##### Input #####
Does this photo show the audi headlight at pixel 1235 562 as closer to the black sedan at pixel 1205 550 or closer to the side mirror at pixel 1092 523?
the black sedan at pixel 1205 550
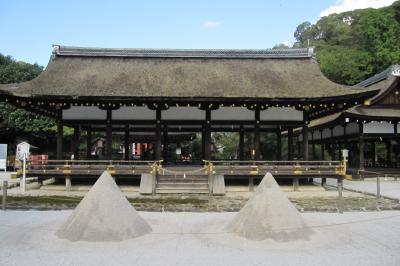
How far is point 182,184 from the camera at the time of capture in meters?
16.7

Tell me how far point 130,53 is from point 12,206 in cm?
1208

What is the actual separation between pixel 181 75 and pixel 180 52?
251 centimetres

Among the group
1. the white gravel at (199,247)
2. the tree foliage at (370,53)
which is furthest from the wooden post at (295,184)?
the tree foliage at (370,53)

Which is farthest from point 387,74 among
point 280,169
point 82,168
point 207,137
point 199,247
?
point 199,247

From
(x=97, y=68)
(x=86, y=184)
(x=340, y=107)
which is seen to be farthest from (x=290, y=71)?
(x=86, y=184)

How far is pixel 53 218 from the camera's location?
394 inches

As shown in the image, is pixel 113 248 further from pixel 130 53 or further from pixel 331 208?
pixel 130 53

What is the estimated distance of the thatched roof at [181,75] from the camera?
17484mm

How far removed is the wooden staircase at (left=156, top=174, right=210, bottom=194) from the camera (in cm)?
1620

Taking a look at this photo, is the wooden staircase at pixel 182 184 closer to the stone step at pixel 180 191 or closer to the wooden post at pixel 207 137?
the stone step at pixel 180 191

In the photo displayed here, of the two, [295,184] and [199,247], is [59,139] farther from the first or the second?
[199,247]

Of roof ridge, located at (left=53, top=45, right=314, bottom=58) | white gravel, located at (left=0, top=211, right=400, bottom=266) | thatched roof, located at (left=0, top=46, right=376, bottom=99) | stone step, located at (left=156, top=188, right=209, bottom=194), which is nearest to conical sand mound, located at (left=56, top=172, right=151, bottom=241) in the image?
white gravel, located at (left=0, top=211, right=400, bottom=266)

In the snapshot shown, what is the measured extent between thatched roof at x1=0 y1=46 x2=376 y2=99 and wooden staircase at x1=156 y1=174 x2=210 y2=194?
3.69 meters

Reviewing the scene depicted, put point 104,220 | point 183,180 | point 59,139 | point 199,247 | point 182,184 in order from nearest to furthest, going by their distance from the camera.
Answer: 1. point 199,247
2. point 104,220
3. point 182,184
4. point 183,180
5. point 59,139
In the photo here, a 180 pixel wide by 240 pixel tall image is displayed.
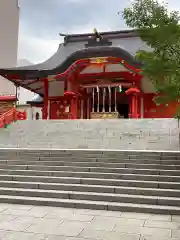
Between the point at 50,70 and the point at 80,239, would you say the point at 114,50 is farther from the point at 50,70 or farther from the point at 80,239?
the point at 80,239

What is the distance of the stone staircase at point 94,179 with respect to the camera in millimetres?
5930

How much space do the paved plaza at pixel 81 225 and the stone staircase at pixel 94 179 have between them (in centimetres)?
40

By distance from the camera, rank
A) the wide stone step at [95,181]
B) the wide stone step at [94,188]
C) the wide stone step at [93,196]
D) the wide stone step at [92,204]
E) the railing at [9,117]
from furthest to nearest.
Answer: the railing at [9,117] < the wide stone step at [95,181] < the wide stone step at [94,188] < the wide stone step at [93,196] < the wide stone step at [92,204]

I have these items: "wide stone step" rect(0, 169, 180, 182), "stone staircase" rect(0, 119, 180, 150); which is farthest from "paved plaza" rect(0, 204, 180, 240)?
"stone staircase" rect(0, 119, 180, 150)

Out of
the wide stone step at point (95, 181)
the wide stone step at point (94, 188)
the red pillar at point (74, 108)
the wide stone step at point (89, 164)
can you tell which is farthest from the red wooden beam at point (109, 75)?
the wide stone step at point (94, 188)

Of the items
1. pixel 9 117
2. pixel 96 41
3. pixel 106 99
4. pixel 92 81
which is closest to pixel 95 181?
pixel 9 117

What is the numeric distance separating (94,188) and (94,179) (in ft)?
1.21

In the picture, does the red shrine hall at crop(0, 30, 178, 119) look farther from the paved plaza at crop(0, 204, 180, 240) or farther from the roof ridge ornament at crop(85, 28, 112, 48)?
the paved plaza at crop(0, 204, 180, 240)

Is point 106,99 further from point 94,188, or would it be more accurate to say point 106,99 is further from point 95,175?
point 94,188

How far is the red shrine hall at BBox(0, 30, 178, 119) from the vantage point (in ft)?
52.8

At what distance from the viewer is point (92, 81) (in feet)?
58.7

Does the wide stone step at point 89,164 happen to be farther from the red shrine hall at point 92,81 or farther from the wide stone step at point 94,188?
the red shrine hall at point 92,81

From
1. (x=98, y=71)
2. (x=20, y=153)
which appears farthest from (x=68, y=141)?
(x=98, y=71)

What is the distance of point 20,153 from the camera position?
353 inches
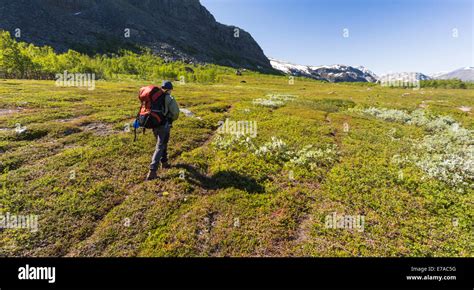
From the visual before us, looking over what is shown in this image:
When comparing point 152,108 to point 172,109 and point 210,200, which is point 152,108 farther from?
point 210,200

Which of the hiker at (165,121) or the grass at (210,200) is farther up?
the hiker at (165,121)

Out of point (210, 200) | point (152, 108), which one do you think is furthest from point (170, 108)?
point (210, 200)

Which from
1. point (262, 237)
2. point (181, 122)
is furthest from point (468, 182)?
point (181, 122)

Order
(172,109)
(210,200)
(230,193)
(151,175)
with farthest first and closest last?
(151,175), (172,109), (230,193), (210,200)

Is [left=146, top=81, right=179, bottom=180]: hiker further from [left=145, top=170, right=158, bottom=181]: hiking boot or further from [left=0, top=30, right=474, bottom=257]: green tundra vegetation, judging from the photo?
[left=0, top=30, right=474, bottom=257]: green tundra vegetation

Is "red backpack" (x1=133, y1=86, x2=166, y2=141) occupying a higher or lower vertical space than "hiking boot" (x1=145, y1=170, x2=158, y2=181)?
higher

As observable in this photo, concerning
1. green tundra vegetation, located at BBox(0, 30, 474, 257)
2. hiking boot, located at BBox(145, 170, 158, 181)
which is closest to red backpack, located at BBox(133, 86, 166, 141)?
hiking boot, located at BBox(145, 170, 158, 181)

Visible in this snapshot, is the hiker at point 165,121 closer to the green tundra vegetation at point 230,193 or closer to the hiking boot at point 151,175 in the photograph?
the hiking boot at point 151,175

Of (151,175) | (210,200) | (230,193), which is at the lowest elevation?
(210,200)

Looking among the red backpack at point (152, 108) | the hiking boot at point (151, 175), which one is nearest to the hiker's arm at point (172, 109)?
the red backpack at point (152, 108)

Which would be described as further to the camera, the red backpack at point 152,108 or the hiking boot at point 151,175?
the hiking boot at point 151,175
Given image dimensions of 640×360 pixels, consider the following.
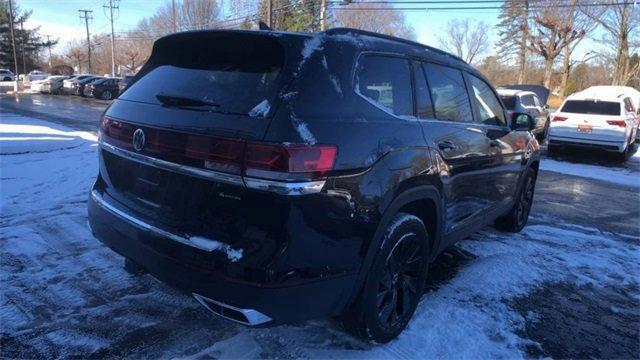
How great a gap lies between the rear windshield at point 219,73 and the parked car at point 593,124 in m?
#####
##### Input #####
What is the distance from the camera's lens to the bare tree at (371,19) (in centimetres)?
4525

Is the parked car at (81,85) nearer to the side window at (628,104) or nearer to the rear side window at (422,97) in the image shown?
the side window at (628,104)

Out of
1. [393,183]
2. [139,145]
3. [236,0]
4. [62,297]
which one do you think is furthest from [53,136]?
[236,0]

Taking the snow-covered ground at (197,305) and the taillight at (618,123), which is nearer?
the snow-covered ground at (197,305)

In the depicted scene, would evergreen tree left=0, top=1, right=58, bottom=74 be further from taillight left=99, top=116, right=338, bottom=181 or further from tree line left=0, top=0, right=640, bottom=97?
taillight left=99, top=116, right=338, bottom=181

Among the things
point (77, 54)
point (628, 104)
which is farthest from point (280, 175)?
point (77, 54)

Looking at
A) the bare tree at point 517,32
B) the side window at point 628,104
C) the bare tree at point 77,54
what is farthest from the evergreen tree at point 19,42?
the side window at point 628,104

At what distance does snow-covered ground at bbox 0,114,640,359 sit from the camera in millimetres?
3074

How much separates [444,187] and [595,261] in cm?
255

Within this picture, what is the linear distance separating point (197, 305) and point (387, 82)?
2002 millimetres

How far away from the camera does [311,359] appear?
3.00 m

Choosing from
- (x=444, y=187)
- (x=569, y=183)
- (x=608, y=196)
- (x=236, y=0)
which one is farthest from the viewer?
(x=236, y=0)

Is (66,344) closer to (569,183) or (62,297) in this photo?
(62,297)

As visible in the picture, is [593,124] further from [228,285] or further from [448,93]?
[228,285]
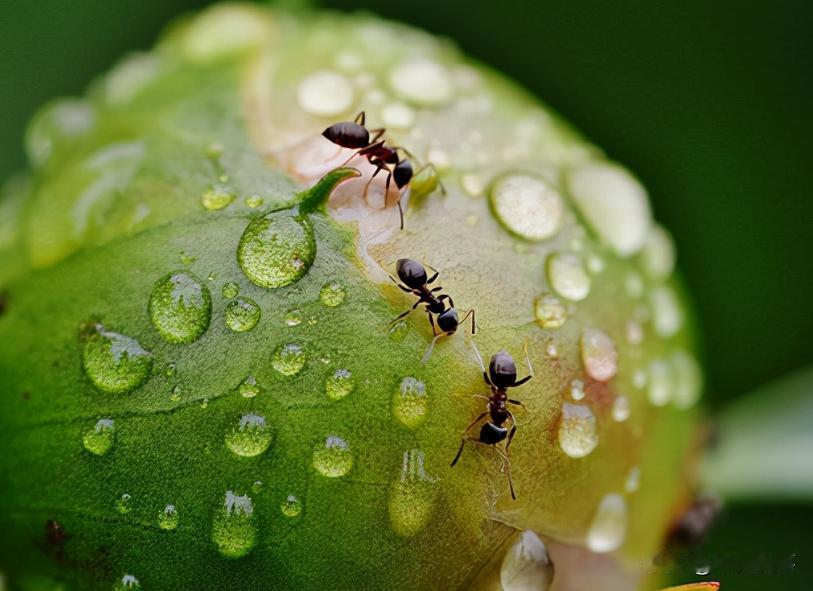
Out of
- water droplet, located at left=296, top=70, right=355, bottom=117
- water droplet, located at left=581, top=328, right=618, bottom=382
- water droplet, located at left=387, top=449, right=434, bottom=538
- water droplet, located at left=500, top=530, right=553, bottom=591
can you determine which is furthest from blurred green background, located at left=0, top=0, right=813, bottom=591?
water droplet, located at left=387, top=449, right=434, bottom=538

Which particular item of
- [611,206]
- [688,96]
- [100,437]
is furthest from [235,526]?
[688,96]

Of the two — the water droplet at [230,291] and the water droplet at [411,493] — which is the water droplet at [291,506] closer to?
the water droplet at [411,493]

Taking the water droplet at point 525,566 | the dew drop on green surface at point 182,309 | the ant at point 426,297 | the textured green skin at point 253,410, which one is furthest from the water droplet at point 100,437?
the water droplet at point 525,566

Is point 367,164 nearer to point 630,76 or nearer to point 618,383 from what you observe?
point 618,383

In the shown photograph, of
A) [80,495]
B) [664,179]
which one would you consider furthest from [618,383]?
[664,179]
#####
● **Set task**
Rewrite the lines starting at the one containing "Visible in this" and ending at the one containing "How great a", replacing "tundra vegetation" with "tundra grass" and leaving everything else unchanged. Leave the pictures out of your answer.

● **Exercise response**
Visible in this snapshot, is the hiker at point 165,121 closer to the green tundra grass at point 230,193 or closer to the hiking boot at point 151,175 in the photograph?
the hiking boot at point 151,175

Of (151,175) | (210,200) | (230,193), which is at the lowest elevation?
(210,200)

Looking among the red backpack at point (152, 108) | the hiking boot at point (151, 175), which one is nearest to the hiker's arm at point (172, 109)?
the red backpack at point (152, 108)

Which would be described as further to the camera, the red backpack at point 152,108 or the hiking boot at point 151,175?
the hiking boot at point 151,175
Given image dimensions of 640×360 pixels, consider the following.
How great a gap lies between the rear windshield at point 219,73 and the parked car at point 593,124 in m?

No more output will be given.